Our project investigates adversarial vulnerabilities in Multi-Agent Systems (MAS) and develops resilient architectures to counter agent poisoning. We introduce novel structures like the Linear Pipeline and GroupChat with self-correction loops, alongside advanced attack strategies such as Auto Bi-Injection and defenses inspired by Theory of Mind and Watchdog mechanisms. Using the highway-env framework, we simulate AI agents with memory-based decision-making in dynamic traffic scenarios, including intersections and roundabouts, while exploring the impact of poisoning retrieval-augmented generation (RAG). Our benchmarks across diverse language models ensure broad applicability in securing MAS deployments.

Explainable Poker AI

Gavin Galusha, Evan Nyhus, David Webster Rouqin Ji

This project seeks to develop an explainable AI-powered poker tutor that plays optimally while providing clear, human-readable reasoning for its decisions. This system will articulate the rationale behind its moves in a clear and educational manner. We train a Counterfactual Regret Minimization (CFR) agent and convert its learned strategy into a decision tree for better interpretability. To improve transparency, we incorporate Hand Rank and Draw Type features and refine our training set using PioSolver’s game abstraction research. By simplifying complex AI strategies into structured decision-making processes, we aim to make AI more accessible and understandable for users and researchers alike.
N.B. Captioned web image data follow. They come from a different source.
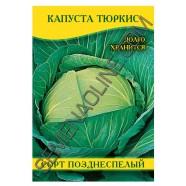 Семена капусты Тюркис, 100 г
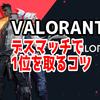 【VALORANT】デスマッチで1位を取るコツ【レディアント解説】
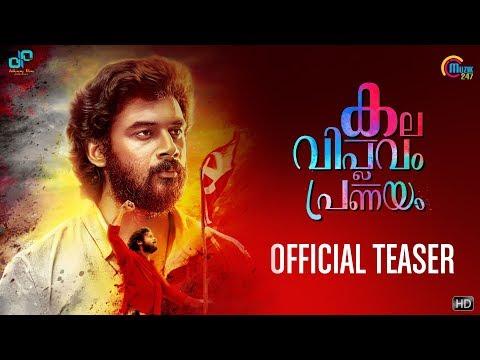 Kala Viplavam Pranayam | Official Teaser | Anson Paul, Gayathri Suresh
Moiré: Environmental Monitoring System Enhancement

Raymond Liu, Sharon Yin, Yundan Yang, Charles Zhang

Moiré is a solar-powered sensor network and software system for monitoring abiotic conditions—soil moisture, temperature, humidity, and light—across large areas using LoRa mesh communication. Data is transmitted throughout the day and visualized via a fullstack web application.

This year, we enhanced system efficiency by implementing a hybrid Arduino/ESP-IDF firmware to reduce power consumption and improve reliability for field deployment. We also developed backend APIs, optimized database management, and refined the frontend interface for seamless data display. The system will be deployed by FCAT, an Ecuadorian NGO, to identify ideal conditions for reforestation.

SCNR: Inventory Management

Tony Tran, Brian Kisken, Sam Cohen, Drew Zimmerman

Our project, an innovative inventory management platform, will allow sellers and small businesses to make better decisions about purchasing and reselling shoes. A user will scan the barcode of a product using out system, and it will give them the live market data about that specific product from multiple websites, as well as calculate potential profits using tax data. We hope to address common problems sellers have like seeing which platform would be the best to sell their product on. Our application will integrate reselling multiple platforms to streamline the process for sellers. If they decide to purchase the product, it will also be added to their personal inventory on our platform. Our system will determine if a user can profit by buying and reselling a product.